Мое терпение лопнуло. Я была на грани нервного срыва, готова наброситься на Михаэля, когда внезапно между нами возник Фабиан, словно стена, преградив путь моему гневу. Его лицо выражало растерянность и недоумение.
— Почему мне никто не сообщил, что они уже покинули святилище? — удивленно прозвучал его вопрос, наполненный недовольством. Было ясно, что он не осведомлен о происходящих событиях. Его взгляд метался от меня к Адриану, потом от Элиота к Альбусу, а мы опускали головы, не в силах ответить. Он глянул на Михаэля и на существо с красно-медными волосами и лицом зверя, сидящее у его ног, словно пытался собрать разрозненные кусочки мозаики, чтобы понять, что происходит. Наконец, его взор остановился на мне, и он выдохнув, задал мне вопрос, который, казалось, остался висеть в воздухе:
— Где моя дочь?
Его вопрос прозвучал не как забота любящего отца, а как требование, предъявленное человеку, который, по его мнению, обязан знать ответ. Альбус, не скрывая своего презрения, выкрикнул в ответ:
— Не поздновато ли вспомнил о ее существовании, отец?
Его сарказм был острым, как лезвие, режущим и безжалостным. Фабиан, ошеломленный и растерянный, еще раз обвел нас взглядом, но не найдя среди нас Лизу он продолжал смотреть с недоумением в глазах. Он искал ту, ради которой когда-то был готов отдать весь мир, и ту, которую ради себя самого однажды бросил. Его плечи опустились в безнадежном жесте, выражая полное непонимание ситуации. Он выглядел потерянным, словно ребенок, заблудившийся в огромном и враждебном лесу.
Михаэль, наблюдавший за этой сценой, неожиданно указал на злобное существо, сидящее у его ног.
— Хочешь забрать свою «собачку»? — спросил он и разразился опять громким смехом. Его голос звучал с издевкой, а на лице расплылась жестокая усмешка. Он наслаждался чужой болью, издеваясь над отчаянным отцом.

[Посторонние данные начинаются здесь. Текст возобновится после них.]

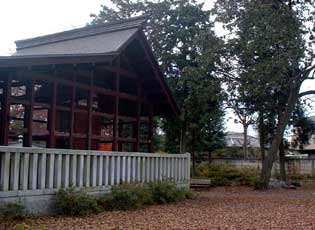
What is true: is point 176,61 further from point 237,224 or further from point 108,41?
point 237,224

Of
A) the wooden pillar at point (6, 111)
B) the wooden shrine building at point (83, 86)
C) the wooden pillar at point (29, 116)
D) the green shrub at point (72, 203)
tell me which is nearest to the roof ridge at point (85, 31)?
the wooden shrine building at point (83, 86)

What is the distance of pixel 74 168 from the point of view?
1061 cm

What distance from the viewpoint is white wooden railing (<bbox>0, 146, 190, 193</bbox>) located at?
9.07 meters

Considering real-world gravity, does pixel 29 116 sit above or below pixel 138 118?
below

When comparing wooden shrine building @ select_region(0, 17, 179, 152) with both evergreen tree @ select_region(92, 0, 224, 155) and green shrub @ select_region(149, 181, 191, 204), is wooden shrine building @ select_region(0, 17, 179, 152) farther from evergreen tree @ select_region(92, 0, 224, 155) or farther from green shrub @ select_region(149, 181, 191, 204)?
evergreen tree @ select_region(92, 0, 224, 155)

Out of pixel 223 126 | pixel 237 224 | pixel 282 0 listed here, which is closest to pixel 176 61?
pixel 282 0

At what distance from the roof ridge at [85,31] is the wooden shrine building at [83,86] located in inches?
1.3

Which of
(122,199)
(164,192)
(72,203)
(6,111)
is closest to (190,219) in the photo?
(122,199)

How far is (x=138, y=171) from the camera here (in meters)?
A: 13.0

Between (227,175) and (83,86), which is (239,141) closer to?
(227,175)

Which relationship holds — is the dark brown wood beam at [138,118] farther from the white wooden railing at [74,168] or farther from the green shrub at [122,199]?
the green shrub at [122,199]

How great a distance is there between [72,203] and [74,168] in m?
1.09

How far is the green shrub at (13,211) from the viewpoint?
848 cm

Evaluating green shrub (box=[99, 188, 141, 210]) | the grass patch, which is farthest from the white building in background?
green shrub (box=[99, 188, 141, 210])
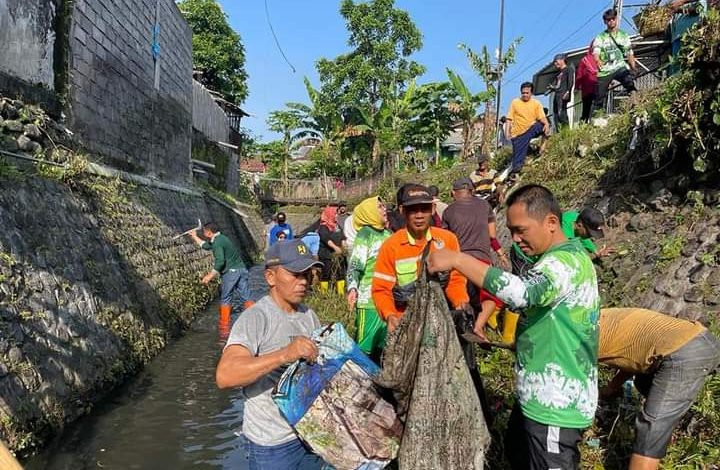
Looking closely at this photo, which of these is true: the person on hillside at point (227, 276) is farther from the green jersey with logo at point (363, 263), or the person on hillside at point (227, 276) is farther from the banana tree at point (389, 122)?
the banana tree at point (389, 122)

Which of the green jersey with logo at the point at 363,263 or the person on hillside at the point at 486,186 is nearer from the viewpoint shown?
the green jersey with logo at the point at 363,263

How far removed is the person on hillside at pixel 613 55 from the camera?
1040 centimetres

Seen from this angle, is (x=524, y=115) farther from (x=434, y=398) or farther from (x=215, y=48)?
(x=215, y=48)

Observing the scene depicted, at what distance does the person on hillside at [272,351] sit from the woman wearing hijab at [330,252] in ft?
22.9

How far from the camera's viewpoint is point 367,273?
4.56 m

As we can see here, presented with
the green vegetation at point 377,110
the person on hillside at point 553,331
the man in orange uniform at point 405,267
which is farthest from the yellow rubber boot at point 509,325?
the green vegetation at point 377,110

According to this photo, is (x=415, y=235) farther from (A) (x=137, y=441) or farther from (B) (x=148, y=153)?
(B) (x=148, y=153)

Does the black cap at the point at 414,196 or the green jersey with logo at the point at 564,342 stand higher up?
the black cap at the point at 414,196

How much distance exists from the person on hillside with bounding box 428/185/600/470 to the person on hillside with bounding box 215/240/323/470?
67cm

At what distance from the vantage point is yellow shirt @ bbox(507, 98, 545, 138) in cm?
1130

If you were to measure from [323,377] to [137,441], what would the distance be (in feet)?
11.2

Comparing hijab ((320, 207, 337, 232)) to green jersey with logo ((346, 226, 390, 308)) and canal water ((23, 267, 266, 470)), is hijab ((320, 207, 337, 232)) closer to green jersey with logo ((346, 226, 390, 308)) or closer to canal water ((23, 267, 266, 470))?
canal water ((23, 267, 266, 470))

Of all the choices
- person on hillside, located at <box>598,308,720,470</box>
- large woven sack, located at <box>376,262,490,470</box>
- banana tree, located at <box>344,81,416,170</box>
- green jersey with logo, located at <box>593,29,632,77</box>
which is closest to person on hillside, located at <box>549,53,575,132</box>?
green jersey with logo, located at <box>593,29,632,77</box>

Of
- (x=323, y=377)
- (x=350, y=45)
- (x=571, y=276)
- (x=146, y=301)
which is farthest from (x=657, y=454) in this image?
(x=350, y=45)
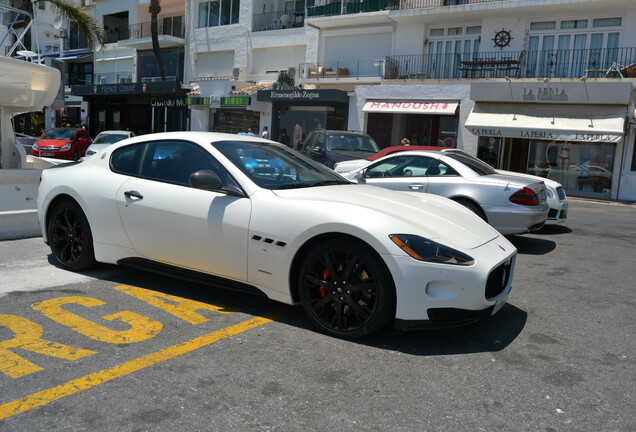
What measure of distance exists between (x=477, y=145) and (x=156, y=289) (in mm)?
19772

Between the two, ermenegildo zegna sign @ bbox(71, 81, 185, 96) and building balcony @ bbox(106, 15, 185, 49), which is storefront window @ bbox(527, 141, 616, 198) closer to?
ermenegildo zegna sign @ bbox(71, 81, 185, 96)

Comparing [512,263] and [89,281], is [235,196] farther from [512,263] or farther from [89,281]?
[512,263]

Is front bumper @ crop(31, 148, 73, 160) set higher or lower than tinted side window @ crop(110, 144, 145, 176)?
lower

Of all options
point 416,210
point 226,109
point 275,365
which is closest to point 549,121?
point 416,210

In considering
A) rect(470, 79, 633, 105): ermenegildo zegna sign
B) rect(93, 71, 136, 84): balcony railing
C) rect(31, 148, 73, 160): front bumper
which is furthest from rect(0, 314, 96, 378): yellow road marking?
rect(93, 71, 136, 84): balcony railing

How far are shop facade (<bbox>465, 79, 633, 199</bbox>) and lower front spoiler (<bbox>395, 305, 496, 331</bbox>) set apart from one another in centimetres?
1772

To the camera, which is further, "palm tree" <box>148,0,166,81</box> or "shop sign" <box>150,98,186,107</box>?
"shop sign" <box>150,98,186,107</box>

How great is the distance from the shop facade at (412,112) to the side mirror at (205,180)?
1992cm

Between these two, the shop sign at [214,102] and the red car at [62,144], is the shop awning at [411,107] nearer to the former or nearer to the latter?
the shop sign at [214,102]

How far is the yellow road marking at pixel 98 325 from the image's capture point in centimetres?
396

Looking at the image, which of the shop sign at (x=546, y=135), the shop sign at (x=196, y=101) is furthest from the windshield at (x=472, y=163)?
the shop sign at (x=196, y=101)

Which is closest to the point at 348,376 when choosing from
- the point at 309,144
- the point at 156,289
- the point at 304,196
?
the point at 304,196

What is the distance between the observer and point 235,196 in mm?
4469

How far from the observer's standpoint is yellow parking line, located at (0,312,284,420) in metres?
2.97
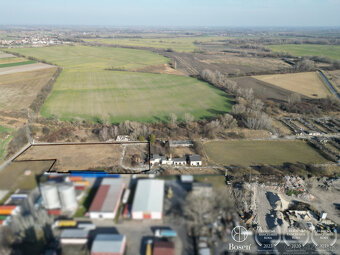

Фабиан, поняв, кто сидит у ног Михаэля, вскрикнул, и его голос сорвался:
— Нет! Нет! Ты обещал, что не убьешь ее, если Агата принесет тебе артефакт и отпустишь ее!
Он рухнул на колени перед Михаэлем, его лицо было мокрым от слез, а голос дрожал от безысходности. Его мольба была пропитана отчаянием и уязвимостью, без намека на гордость, лишь искренняя и всепоглощающая любовь к дочери.
Михаэль, с видом человека, который только что проглотил муху, заявил с напускной уверенностью:
— Я обещал и не убивал ее, пусть высшие силы подтвердят мои слова.
В этот момент начался мелкий дождь. Михаэль, еле сдерживая свой гнев, пробурчал обиженно:
— Можно было и иначе, зачем все время портить мне прическу?